Source data.
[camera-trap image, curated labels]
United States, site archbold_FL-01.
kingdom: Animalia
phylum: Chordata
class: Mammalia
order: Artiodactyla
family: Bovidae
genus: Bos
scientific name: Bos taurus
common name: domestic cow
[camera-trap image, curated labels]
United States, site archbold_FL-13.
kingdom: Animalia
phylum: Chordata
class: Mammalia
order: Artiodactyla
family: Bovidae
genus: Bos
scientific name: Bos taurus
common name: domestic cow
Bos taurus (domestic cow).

--

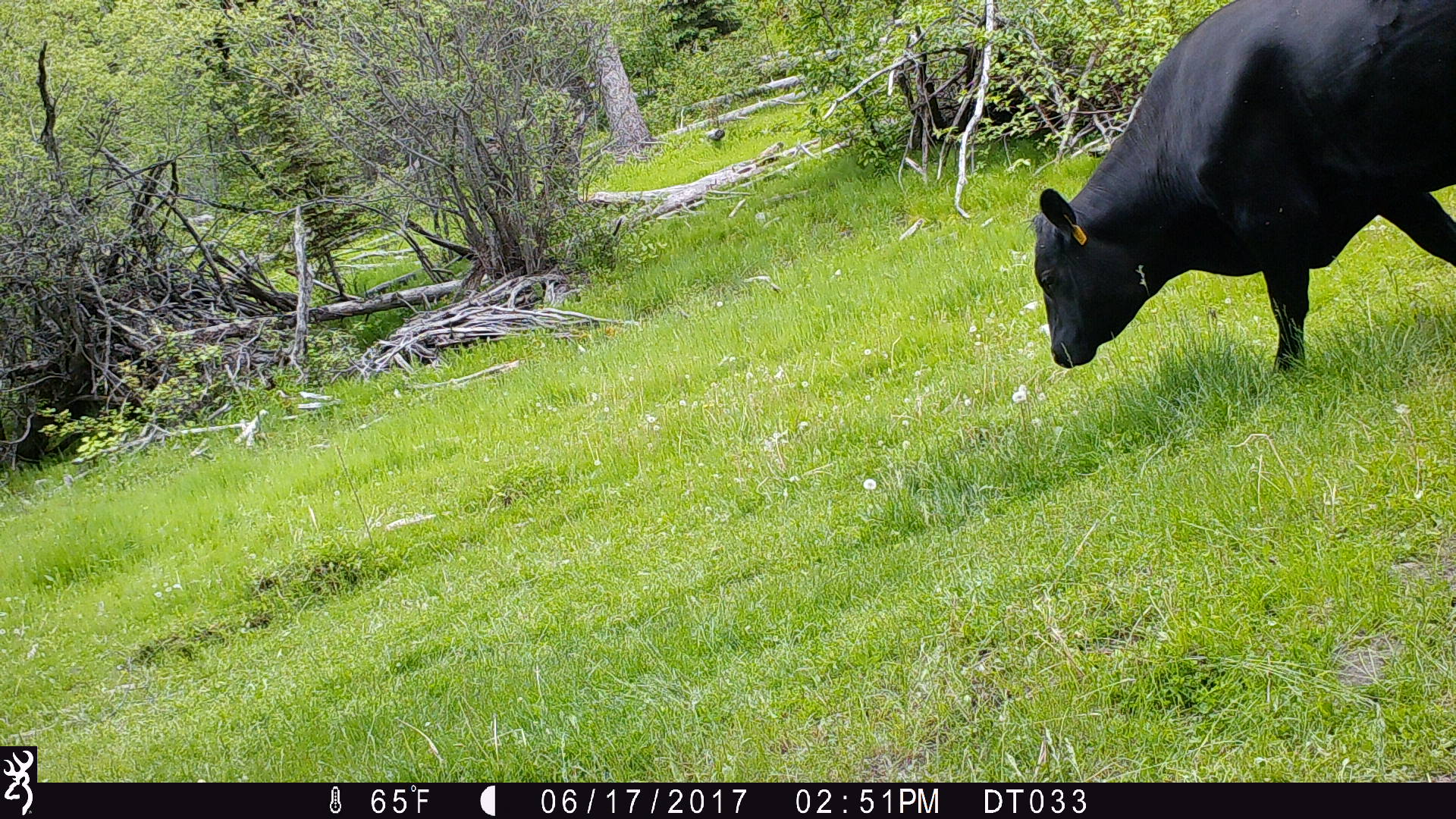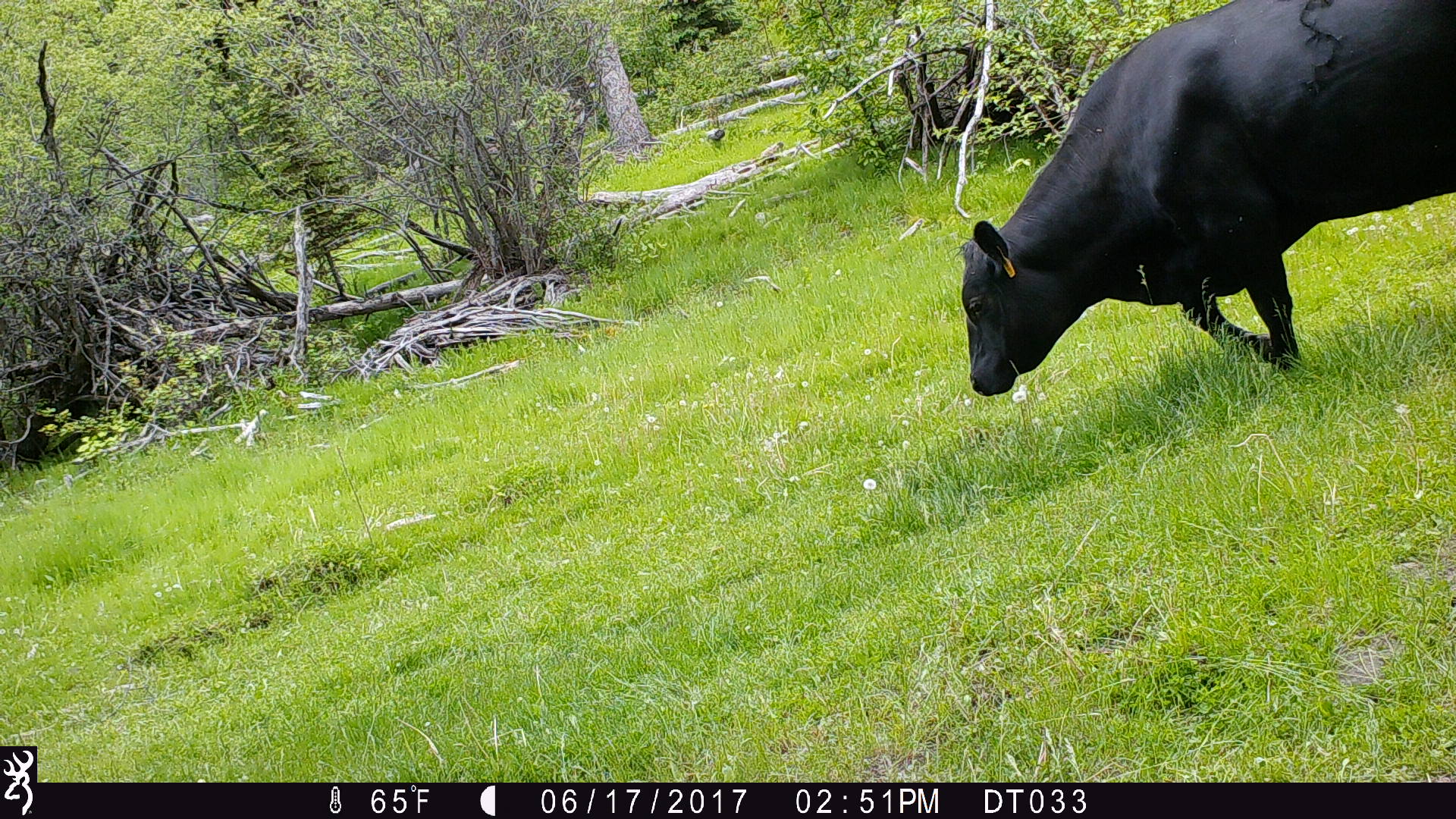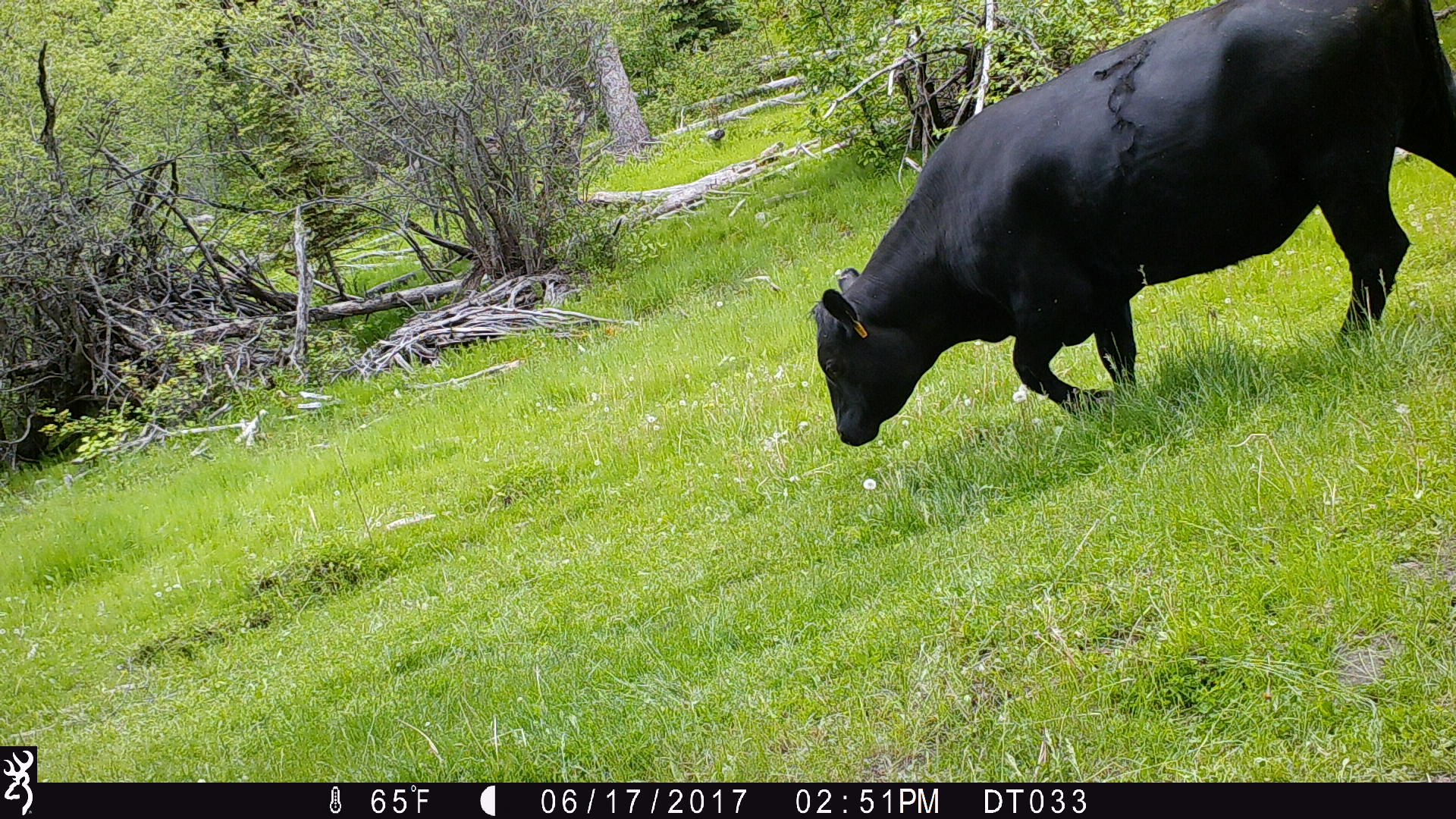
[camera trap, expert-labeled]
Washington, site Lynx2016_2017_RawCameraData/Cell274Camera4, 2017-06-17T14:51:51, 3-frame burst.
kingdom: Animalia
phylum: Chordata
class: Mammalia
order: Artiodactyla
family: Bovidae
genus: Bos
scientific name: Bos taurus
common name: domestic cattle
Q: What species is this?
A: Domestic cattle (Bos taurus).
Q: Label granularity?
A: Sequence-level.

The problem.
Reproduce the lines of the entries above from the one with "2017-06-17T14:51:51, 3-frame burst." to the one with "A: Sequence-level.", both included, exactly and without any other line.

Written answer.
Washington, site Lynx2016_2017_RawCameraData/Cell274Camera4, 2017-06-17T14:51:51, 3-frame burst.
kingdom: Animalia
phylum: Chordata
class: Mammalia
order: Artiodactyla
family: Bovidae
genus: Bos
scientific name: Bos taurus
common name: domestic cattle
Q: What species is this?
A: Domestic cattle (Bos taurus).
Q: Label granularity?
A: Sequence-level.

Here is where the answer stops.